Our growth, as a broader community, has been irregular, occurring in fits and starts over the past century and a half.  Aided by the decline of Christianity in Europe and North America and the change of religious laws, particularly those banning witchcraft, we have moved from the  utopic, counterculture covens of the late nineteenth century into a broad spectrum of often contentious groups that vary from the kindreds of Heathenry to the traditional Wiccan covens and solitary eclectics. We put a lot of time and energy into blazing our own paths, in deep spiritual contemplation, and showing the beginnings of a way to new practitioners called to our confederation of faiths.

However, there are communal needs of our people that are not being addressed and, given the current state of affairs, cannot be. We do not have chaplains who can visit the sick and dying in hospitals.

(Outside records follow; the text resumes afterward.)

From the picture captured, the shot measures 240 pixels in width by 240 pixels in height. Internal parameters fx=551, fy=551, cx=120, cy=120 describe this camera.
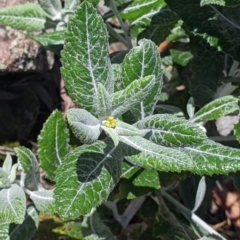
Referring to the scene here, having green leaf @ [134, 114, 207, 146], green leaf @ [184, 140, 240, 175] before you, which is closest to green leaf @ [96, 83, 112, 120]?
green leaf @ [134, 114, 207, 146]

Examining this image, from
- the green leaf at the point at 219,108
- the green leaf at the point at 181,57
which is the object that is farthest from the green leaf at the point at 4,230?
the green leaf at the point at 181,57

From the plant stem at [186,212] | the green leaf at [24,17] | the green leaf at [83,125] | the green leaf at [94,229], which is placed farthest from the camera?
the plant stem at [186,212]

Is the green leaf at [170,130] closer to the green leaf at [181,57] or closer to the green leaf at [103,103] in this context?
the green leaf at [103,103]

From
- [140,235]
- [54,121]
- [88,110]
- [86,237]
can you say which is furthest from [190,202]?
[88,110]

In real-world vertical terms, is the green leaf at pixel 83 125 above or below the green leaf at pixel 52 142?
above

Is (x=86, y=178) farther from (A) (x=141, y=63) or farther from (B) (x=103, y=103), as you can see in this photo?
(A) (x=141, y=63)

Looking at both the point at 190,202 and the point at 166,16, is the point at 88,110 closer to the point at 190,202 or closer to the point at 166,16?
the point at 166,16

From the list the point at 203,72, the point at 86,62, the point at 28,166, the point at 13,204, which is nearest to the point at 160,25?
the point at 203,72
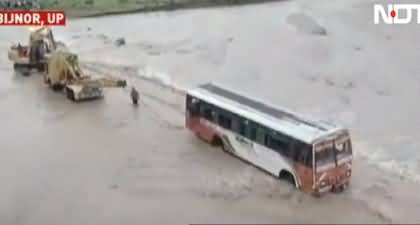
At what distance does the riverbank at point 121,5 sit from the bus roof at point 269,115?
2806cm

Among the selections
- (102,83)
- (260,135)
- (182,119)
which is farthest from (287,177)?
(102,83)

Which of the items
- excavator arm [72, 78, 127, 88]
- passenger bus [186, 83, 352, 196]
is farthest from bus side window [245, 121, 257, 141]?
excavator arm [72, 78, 127, 88]

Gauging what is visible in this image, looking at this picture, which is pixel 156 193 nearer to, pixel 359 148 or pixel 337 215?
pixel 337 215

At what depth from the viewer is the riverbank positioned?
54312 mm

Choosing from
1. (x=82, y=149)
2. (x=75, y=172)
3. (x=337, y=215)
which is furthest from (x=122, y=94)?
(x=337, y=215)

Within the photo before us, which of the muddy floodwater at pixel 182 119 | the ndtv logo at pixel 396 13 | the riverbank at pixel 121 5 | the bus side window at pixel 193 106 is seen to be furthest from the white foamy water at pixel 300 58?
the bus side window at pixel 193 106

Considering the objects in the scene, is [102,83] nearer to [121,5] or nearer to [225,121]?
[225,121]

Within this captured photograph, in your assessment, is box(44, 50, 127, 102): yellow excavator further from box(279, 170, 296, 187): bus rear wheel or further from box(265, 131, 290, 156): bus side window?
box(279, 170, 296, 187): bus rear wheel

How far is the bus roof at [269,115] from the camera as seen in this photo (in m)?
22.1

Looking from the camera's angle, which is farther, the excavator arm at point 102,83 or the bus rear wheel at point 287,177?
the excavator arm at point 102,83

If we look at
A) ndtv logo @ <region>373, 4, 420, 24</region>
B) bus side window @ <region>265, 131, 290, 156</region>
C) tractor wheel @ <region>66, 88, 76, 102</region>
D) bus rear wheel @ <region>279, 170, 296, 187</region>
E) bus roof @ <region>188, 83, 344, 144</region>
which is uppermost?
ndtv logo @ <region>373, 4, 420, 24</region>

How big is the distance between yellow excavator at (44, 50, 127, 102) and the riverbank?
19.3m

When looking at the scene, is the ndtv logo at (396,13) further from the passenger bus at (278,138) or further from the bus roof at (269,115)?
the passenger bus at (278,138)

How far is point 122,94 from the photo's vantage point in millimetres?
34594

Many, especially solitary practitioners but also those who belong to larger organizations without aid of grove or kindred, desire a sacred place for worship and communion, such as might be found in a synagogue or mosque. We are no different in this aspect than any other faith group in that we desire validation of our faiths in our darkest hours or in that even the most solitary eclectic who normally worships at a private bedroom shrine might sometimes yearn for a physical community and shared sacred space.

Thus, on this day where Americans celebrate independence, we as a community can reflect on the nature and importance of interdependence. As Donne wrote, no man is an island and so, too, is no member of the religious an island. Perhaps this is why we reach out so often, online and in the physical world, and why we can and should develop a social safety net for our people.